Gabriel Magee, banquier chez JP Morgan, s’est suicidé le 28 janvier dernier. Selon certains, l’acte de cet homme au caractère sinistre était prévisible. Pour d’autres, la vérité est ailleurs : Gabriel n’a pas cherché à se tuer, mais à entrer dans une dimension parallèle. Explication.

gmEn février dernier, une vague de suicides sévissait dans le monde de la finance.

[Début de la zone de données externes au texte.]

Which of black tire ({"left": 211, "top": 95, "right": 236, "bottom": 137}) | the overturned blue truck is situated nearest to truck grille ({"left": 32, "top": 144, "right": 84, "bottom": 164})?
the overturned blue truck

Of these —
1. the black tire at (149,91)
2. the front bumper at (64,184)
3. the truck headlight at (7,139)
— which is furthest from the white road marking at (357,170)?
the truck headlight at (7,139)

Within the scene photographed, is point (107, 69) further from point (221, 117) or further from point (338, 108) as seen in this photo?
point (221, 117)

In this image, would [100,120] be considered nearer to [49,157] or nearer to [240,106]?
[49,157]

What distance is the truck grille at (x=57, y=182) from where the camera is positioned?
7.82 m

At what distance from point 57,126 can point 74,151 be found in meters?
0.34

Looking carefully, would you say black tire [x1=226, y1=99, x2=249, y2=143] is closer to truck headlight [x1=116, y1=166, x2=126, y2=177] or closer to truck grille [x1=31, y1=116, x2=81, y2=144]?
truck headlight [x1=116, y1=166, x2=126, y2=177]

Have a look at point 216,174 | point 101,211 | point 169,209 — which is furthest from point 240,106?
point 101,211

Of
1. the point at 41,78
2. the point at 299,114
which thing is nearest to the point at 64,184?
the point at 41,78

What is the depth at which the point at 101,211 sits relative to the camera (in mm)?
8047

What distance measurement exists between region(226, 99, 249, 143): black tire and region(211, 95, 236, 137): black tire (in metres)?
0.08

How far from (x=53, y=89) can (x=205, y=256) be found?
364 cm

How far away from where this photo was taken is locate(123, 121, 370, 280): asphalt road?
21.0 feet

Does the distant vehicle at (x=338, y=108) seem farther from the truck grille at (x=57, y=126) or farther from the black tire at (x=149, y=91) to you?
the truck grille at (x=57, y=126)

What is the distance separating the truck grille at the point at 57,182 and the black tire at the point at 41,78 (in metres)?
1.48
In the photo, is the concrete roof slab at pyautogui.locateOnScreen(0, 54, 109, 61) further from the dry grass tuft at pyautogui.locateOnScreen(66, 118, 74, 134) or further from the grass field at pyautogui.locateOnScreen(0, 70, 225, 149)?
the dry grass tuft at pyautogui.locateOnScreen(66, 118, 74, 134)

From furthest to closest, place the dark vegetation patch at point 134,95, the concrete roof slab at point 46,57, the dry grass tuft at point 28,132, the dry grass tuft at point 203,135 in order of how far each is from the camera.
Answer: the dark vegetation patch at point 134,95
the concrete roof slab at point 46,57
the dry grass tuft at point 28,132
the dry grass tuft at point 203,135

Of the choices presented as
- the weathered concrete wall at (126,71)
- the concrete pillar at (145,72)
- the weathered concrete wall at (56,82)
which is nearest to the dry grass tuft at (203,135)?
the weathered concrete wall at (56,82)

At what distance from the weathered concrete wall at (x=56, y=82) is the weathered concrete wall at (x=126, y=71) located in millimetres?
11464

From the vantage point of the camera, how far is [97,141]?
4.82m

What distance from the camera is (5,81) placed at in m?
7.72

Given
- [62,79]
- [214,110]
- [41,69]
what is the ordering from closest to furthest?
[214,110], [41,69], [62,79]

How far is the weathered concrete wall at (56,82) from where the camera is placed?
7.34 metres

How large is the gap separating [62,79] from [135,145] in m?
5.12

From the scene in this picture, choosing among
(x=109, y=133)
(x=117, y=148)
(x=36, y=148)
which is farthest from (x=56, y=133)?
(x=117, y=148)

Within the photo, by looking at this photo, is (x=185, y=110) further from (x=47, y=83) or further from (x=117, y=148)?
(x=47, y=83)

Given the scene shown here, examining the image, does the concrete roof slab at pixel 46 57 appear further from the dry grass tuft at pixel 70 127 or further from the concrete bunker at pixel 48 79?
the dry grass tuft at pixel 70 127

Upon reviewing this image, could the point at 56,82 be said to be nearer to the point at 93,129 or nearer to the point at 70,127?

Mais c’est celle de Gabriel Magee qui a le plus fait parler, et pour cause : son ex-petite amie a affirmé que son suicide était la cause d’une fascination excessive pour la théorie du « suicide quantique ».

Obsédé par le suicide quantique

Selon Lucy, Gabriel était traumatisé par leur rupture : il « restait dans sa chambre, les rideaux fermés, refusant toute sociabilité ». Fasciné par la mécanique quantique, il serait devenu particulièrement obsédé par le suicide de deux étudiants américains en physique : ”D’après ce que j’ai compris, cela avait à voir avec la physique quantique et le suicide, car ces deux étudiant s‘étaient reliés à des injections mortelles, elles-mêmes fonctionnant sur un système de loterie“, explique-t-elle, énigmatique. Une loterie quantique ?

La mécanique quantique est la tentative de décrire le monde en fonction d’amplitudes de probabilités. Pour chaque action, pour chaque évènement, il y a une forte amplitude de probabilités qui peut donner lieu à des « état superposés » que les plus courageux d’entre nous aiment à appeler « univers parallèles ». Par exemple, la balle qui a tué JFK avant d’atteindre sa cible peut soit le tuer, soit être déviée par un pigeon héroïque. Tant qu’elle n’a pas atteint son but, deux états superposés existent : un monde avec et sans le pigeon (et JFK).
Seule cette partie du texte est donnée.